É imensa a variedade de itens na loja e Pai Amaro de Xangô me explicou os que despertaram a minha curiosidade. Inicialmente perguntei sobre a venda de santos católicos e ele respondeu que são comprados pelos umbandistas, pois nesta religião São Jorge é Ogum, Nossa Senhora da Conceição é Oxum e São João Batista Xangô. Chamaram a minha atenção pequenos jarros de cerâmica. São para as oferendas. O jarro que tem duas asas é oferenda para um Orixá feminino, como Oxum. Logo, o jarro sem asas é para um Orixá masculino. Os colares de miçangas são guias e cada um corresponde a um Orixá, sendo igualmente mandalas de proteção. Existe na loja um conjunto de louças de inúmeras peças com estampas de cores variadas, assim como de peças todas brancas. São usadas na iniciação do Iaô no candomblé. De acordo com a ancestralidade pode ser para Iemanjá, Iansã etc. A de peça branca é oferenda quando a ancestralidade é Oxalá.
Minha curiosidade foi imensa em relação a estátua de um homem elegante, uma espécie de dândi. Trata-se do Zé Pilintra, uma entidade de luz originária do Catimbó, surgido no Nordeste do Brasil. É representado trajando terno de linho na cor branca, sapatos bicolor, gravata vermelha e chapéu panamá de fita vermelha ou preta, parecendo o típico malandro carioca. O Zé Pilintra tem importância para os praticantes de umbanda, comumente incorporado em terreiros. Indaguei sobre as imagens de indígenas., assim como os umbandistas. Não existe o diabo em nenhuma destas crenças, mas tão somente o “babaegum”, espírito que não recebeu a luz e fica infernizando a vida de algumas pessoas.

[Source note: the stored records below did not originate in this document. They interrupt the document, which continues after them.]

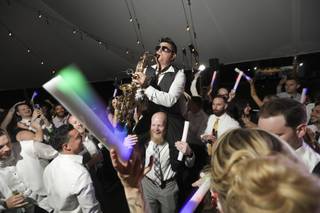 Marino Sax Entertainment LLC - 1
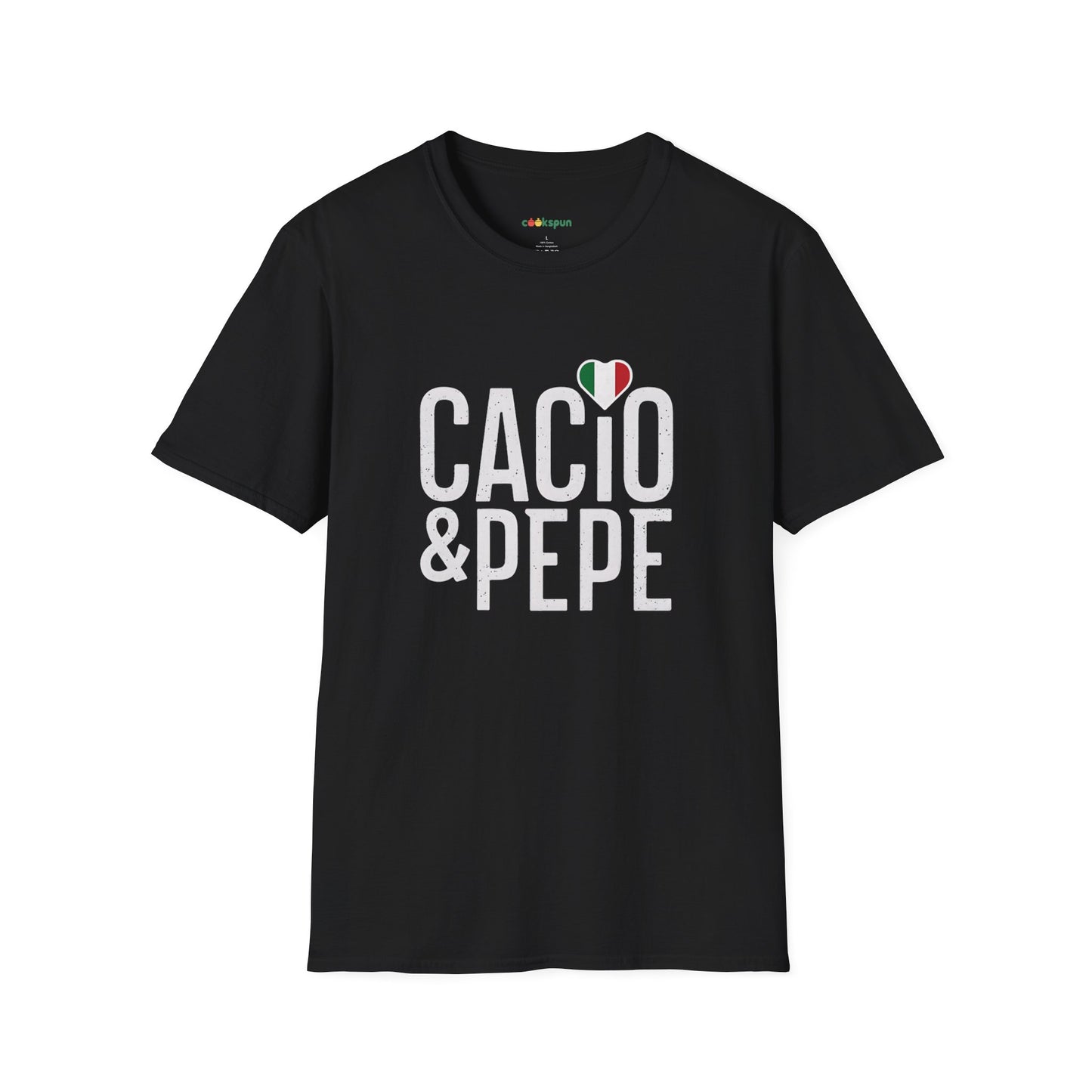 Cacio e Pepe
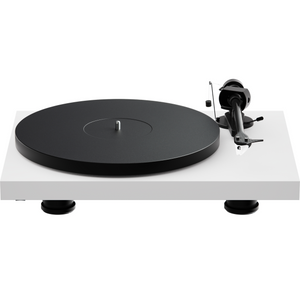 Pro-Ject Debut EVO 2 Turntable with Pick It MM Cartridge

Havia muitos vasos de cerâmica para as oferendas. Pede-se caminho aberto, paz e saúde, esclareceu Pai Amaro de Xangô. Existe uma explicação dada pela historiadora Mary Karash de o porquê a oferenda é feita numa encruzilhada. Tem origem no momento da venda do escravo. Desembarcados dos navios negreiros e depositados em armazéns, os escravizados defrontavam-se com uma das transições mais decisivas de suas vidas, da qual não tinham controle algum: sua venda no Valongo, no Rio de Janeiro, o maior mercado de escravos do país. Ali estavam numa encruzilhada de seus destinos. Para que direção seriam levados, que caminho iriam seguir, quem seria o seu senhor, este era o dilema. Por isto, para pedir um bom ano novo, no último dia do ano que se encerra, a oferenda é feita numa encruzilhada. Nesta entrevista, uma frase de Pai Amaro de Xangô me marcou: “É um mundo desconhecido.”